Some of the most popular types of e-cigarettes are USB-shaped devices. The most popular of these devices is called the JUUL. All JUUL e-cigarettes have significant levels of nicotine. A single JUUL “pod” has as much nicotine as a pack of 20 regular cigarettes!
E-cigarettes have traditionally been used by smokers as a substitute for regular cigarettes. They have been marketed as a smoking cessation aid. However, there is no really clear evidence that they will help you stop smoking.
While the e-cigarette vapor usually contains fewer toxic chemicals than regular cigarettes, it still contains harmful substances. These include heavy metals like lead, volatile organic compounds, and other cancer-causing agents.
Most e-cigarettes contain nicotine, which is very addictive. It is also detrimental to the developing adolescent brain and dangerous to pregnant women and their developing fetuses.
E-cigarettes can also cause unintended injuries. Defective e-cigarette batteries have caused fires and explosions. Children and adults have also been poisoned by swallowing, breathing or absorbing e-cigarette liquid.
In the U.S., young people are much more likely than adults to vape. According to the CDC, in 2018 more than 3.6 million U.S. middle and high school students had used e-cigarettes in the previous 30 days, including 4.9 percent of middle-schoolers and 20.8 percent of high school students.
From 2017 to 2018, e-cigarette use increased 78 percent among high school students and 48 percent among middle school students. There is a considerable concern that the makers of e-cigarettes are explicitly targeting youth. Vaping products that are flavored to taste like menthol, fruit, different types of dessert, and other flavors that are attractive to young people is evidence of this marketing ploy.
What should we do?
E-cigarettes should never be used by youth, young adults, pregnant women, or adults who do not currently use tobacco products. While the vaping-related lung illness outbreak is ongoing, people should consider not using e-cigarette products, and those who do should be aware of and monitor themselves for symptoms.

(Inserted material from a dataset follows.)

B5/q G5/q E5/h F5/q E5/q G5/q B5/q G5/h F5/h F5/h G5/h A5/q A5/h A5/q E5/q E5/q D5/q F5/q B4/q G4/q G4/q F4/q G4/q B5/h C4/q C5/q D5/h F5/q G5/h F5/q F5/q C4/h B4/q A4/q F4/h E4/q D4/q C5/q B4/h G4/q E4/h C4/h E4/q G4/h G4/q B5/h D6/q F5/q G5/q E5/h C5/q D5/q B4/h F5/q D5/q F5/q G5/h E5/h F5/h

More also needs to be done by the FDA and our various state and federal legislative bodies to decrease the epidemic use of e-cigarettes by our youth. Unfortunately, it might be too late. Lax laws and a flourishing underground market for vaping products means that getting this outbreak under control will be difficult.
Across the U.S., public health officials are becoming aware of a massive underground market for illegal vaping products, for nicotine and for marijuana. Sales happen online, on the streets, in pop-up stores, and in individual transactions via social media.

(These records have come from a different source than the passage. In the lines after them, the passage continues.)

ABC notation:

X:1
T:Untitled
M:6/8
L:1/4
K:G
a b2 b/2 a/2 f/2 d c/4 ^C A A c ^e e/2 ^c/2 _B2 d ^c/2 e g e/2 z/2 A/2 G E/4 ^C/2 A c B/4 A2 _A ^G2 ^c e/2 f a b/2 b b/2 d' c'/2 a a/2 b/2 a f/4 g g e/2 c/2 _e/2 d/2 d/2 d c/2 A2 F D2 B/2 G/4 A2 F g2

A recent drug bust in Kenosha, Wisconsin illustrates the scope of the problem. Police seized about $1.5 million worth of drugs and 31,000 vape cartridges filled with liquid THC, almost 100,000 empty cartridges, and 57 mason jars filled with THC oil, each worth about $6,000.
It is essential that parents learn as much as possible about e-cigarettes to better protect their children and educate them about the dangers posed by these devices.

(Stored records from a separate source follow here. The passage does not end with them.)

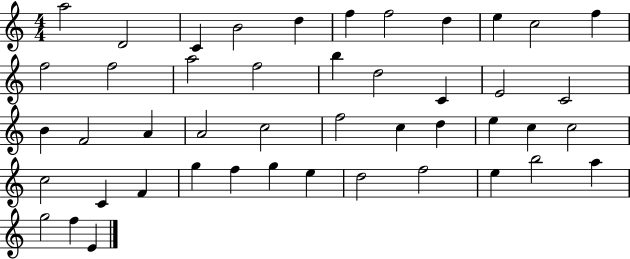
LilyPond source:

{
  \clef treble
  \numericTimeSignature
  \time 4/4
  \key c \major
  a''2 d'2 | c'4 b'2 d''4 | f''4 f''2 d''4 | e''4 c''2 f''4 | \break f''2 f''2 | a''2 f''2 | b''4 d''2 c'4 | e'2 c'2 | \break b'4 f'2 a'4 | a'2 c''2 | f''2 c''4 d''4 | e''4 c''4 c''2 | \break c''2 c'4 f'4 | g''4 f''4 g''4 e''4 | d''2 f''2 | e''4 b''2 a''4 | \break g''2 f''4 e'4 | \bar "|."
}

Dr. Kiragu is the medical director of the Pediatric Intensive Care Unit at Hennepin Healthcare and an associate of the Children’s Respiratory and Critical Care Specialists Group. The group provides ICU coverage at Children’s Hospital and Gillette Children’s Hospital. He is an assistant professor of pediatrics at the University of Minnesota. He is past president of the MN Association of Black Physicians and the MN Chapter of the American Academy of Pediatrics.